DOCUMENT EXCERPT>
-- Opening Marker --

Applications are means tested. Assistance will only be granted to applicants unable to reasonably meet the cost of expected disbursements. The applicant may be required to make a contribution towards the costs of the disbursements and if it appears that the applicant may be entitled to legal aid the application may be rejected or postponed until the applicant has lodged an application for legal aid. Applications must be made on the prescribed form and be accompanied by a letter from the applicant’s solicitor141 detailing matters such as the merits and prospects of success of the proposed proceedings, the expected quantum and the nature and anticipated cost of likely disbursements. There is an application fee of $200 (plus GST) although the fund manager has the discretion to waive part or all of this fee, or defer payment until the successful conclusion of the matter, where payment would involve undue hardship to the applicant. Where financial assistance is granted, a loan contract will be offered to the assisted person that will specify the terms and conditions of assistance, the type of expenses that will be covered as well as the maximum amount of the fund’s liability for those expenses.
The applicant’s solicitor is required to undertake not to recover any professional or counsel's fees from the applicant until the matter is concluded. Whether or not the litigation is successful, the applicant has an obligation to repay to the fund all monies advanced by the fund, and will also be liable to pay his or her solicitor’s and counsel’s fees (if any). If the litigation is successful, the applicant must, in addition to reimbursing the fund, pay to the fund a pre-determined percentage of the monies actually advanced by the fund during the course of the litigation.
Further information and application forms are available from the fund manager at the Northern Territory Legal Aid Commission on (08) 8999 3000.
Civil Law Legal Aid Scheme
The Civil Law Legal Aid Scheme (CLLAS) was created in 1993 in response to a change to legal aid policy in 1992, whereby Legal Aid Queensland (LAQ) ceased funding civil law matters where there is a power of a court or tribunal to award costs. Funds for cases approved under the CLLAS are provided by the Public Trustee of Queensland and administered by LAQ.

-- Closing Marker --

GIVEN DATA>
-- Opening Marker --

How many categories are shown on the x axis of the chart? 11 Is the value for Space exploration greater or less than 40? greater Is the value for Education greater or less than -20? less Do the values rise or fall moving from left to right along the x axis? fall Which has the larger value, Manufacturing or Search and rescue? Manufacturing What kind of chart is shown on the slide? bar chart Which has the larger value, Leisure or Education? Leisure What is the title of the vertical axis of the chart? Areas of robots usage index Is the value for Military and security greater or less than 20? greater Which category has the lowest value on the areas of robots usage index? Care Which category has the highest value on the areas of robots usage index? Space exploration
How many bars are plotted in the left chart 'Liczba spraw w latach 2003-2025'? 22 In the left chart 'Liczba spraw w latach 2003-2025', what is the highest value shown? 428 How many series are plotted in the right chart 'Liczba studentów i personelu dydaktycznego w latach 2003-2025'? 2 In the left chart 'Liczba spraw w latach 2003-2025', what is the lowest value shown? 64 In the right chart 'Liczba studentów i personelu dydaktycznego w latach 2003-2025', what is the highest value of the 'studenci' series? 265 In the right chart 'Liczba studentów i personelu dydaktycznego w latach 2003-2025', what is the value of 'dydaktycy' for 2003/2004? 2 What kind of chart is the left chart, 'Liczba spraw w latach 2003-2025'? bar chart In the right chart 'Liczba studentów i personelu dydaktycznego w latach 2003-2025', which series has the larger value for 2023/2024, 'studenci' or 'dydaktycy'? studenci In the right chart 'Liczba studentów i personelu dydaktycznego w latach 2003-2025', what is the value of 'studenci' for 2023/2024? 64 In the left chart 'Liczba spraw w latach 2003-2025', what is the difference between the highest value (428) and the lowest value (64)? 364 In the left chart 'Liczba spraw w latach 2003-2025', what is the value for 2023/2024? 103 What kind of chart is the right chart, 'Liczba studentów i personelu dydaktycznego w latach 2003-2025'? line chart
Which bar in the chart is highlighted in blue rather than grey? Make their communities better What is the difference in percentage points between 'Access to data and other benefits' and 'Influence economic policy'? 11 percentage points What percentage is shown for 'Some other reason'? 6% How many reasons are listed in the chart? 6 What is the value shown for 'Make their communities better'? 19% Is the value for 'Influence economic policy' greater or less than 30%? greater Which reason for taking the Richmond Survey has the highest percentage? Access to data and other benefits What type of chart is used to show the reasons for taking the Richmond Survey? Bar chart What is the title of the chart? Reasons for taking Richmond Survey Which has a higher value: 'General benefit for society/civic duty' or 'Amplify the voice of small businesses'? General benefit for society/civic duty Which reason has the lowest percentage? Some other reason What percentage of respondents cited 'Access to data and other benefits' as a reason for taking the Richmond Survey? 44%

-- Closing Marker --

TASK GOAL>
Copy out the full passage above on litigation assistance funds, word for word.

TASK OUTPUT>
Applications are means tested. Assistance will only be granted to applicants unable to reasonably meet the cost of expected disbursements. The applicant may be required to make a contribution towards the costs of the disbursements and if it appears that the applicant may be entitled to legal aid the application may be rejected or postponed until the applicant has lodged an application for legal aid. Applications must be made on the prescribed form and be accompanied by a letter from the applicant’s solicitor141 detailing matters such as the merits and prospects of success of the proposed proceedings, the expected quantum and the nature and anticipated cost of likely disbursements. There is an application fee of $200 (plus GST) although the fund manager has the discretion to waive part or all of this fee, or defer payment until the successful conclusion of the matter, where payment would involve undue hardship to the applicant. Where financial assistance is granted, a loan contract will be offered to the assisted person that will specify the terms and conditions of assistance, the type of expenses that will be covered as well as the maximum amount of the fund’s liability for those expenses.
The applicant’s solicitor is required to undertake not to recover any professional or counsel's fees from the applicant until the matter is concluded. Whether or not the litigation is successful, the applicant has an obligation to repay to the fund all monies advanced by the fund, and will also be liable to pay his or her solicitor’s and counsel’s fees (if any). If the litigation is successful, the applicant must, in addition to reimbursing the fund, pay to the fund a pre-determined percentage of the monies actually advanced by the fund during the course of the litigation.
Further information and application forms are available from the fund manager at the Northern Territory Legal Aid Commission on (08) 8999 3000.
Civil Law Legal Aid Scheme
The Civil Law Legal Aid Scheme (CLLAS) was created in 1993 in response to a change to legal aid policy in 1992, whereby Legal Aid Queensland (LAQ) ceased funding civil law matters where there is a power of a court or tribunal to award costs. Funds for cases approved under the CLLAS are provided by the Public Trustee of Queensland and administered by LAQ.